Document segment:
## begin

If your earnings fluctuate across the year, when you can be sent home 10 minutes before your shift starts, you may not even know whether at year’s end you have crossed the LEL line and built your pension. If you strive to come off JSA, as we would wish, by patching together mini-jobs, which may be all that is available and with all the effort, travel costs and risk that that requires, you may get punished for it by losing the state pension that you would have got by simply staying on JSA. That is perverse. We are punishing people for doing what is right—those who are taking risks to do what is right—and public policy which does that must be wrong.
A woman may be cleaning offices early in the morning and late at night, as well as other offices late in the day, and doing domestic cleaning, travelling for hours by bus and building her working week. She may be working at a department store late on a Thursday evening and all day Saturday, alongside working in a laundrette during the week. A man may be doing three hours each weekday in a sandwich shop alongside some delivery work or part-time security work in Tesco. Multiple jobs are hard work.
Steve Webb in the other place was puzzled as to why such workers do not find jobs with longer hours. Disappointingly, he cannot have read the research. Students and pensioners may want those limited hours, but nearly half the workers in the MASS1 survey wanted longer hours and could not get them, sometimes because, I am afraid, employers want to dodge paying NI. Such workers need a second or even a third mini-job to make ends meet. They work 30 or 40 hours a week, fractured between several jobs. They may earn £11,000 or £12,000 a year and they may pay tax. We are quite happy to amalgamate their earnings for tax, through which they contribute to other people’s pensions, but we refuse to allow them to do it for NI, which would build their own state pension. This is so wrong.
We do not know precisely how many people are in this situation but my own best estimate—and it is only that—is that the figure is some 250,000 and growing. The obstacles over the decade in which we have been arguing this have basically been two. First, it is fiddly getting fractions of employers’ contributions from different companies. Secondly, there is an assumption, which I know the Minister does not share and which I am sure his right honourable friend does not share, that those with a couple of part-time jobs are mostly older women who can rely on their husbands and work for pin money; for them, the situation is short term and they do not matter. Well, they do. The changing world of work has made this a real issue.
Real-time information allows HMRC to track them—that is now straightforward. The new state pension—and I am so pleased about this—brings 4 million self-employed people into national insurance without an employer’s contribution, so that is not necessary. In addition, there are in any case millions of unemployed people on benefits or earning above the LEL of £5,700 but below the point at which they pay NI at £7,500 and who are credited into NI for free, yet because someone is earning £12,000 from three £4,000 jobs, they are outlawed and get nothing. We should be supporting their work effort and applauding their effort to patch together a wage under difficult circumstances, not undermining it.

## end

Dataset extract:

## begin

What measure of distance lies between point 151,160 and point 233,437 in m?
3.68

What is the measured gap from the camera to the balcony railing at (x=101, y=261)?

## end

What to do: Please list every distinct sum in pounds that appears in the excerpt on mini-jobs and the state pension, giving each sum once.

Exercise output:
£11,000
£12,000
£5,700
£7,500
£4,000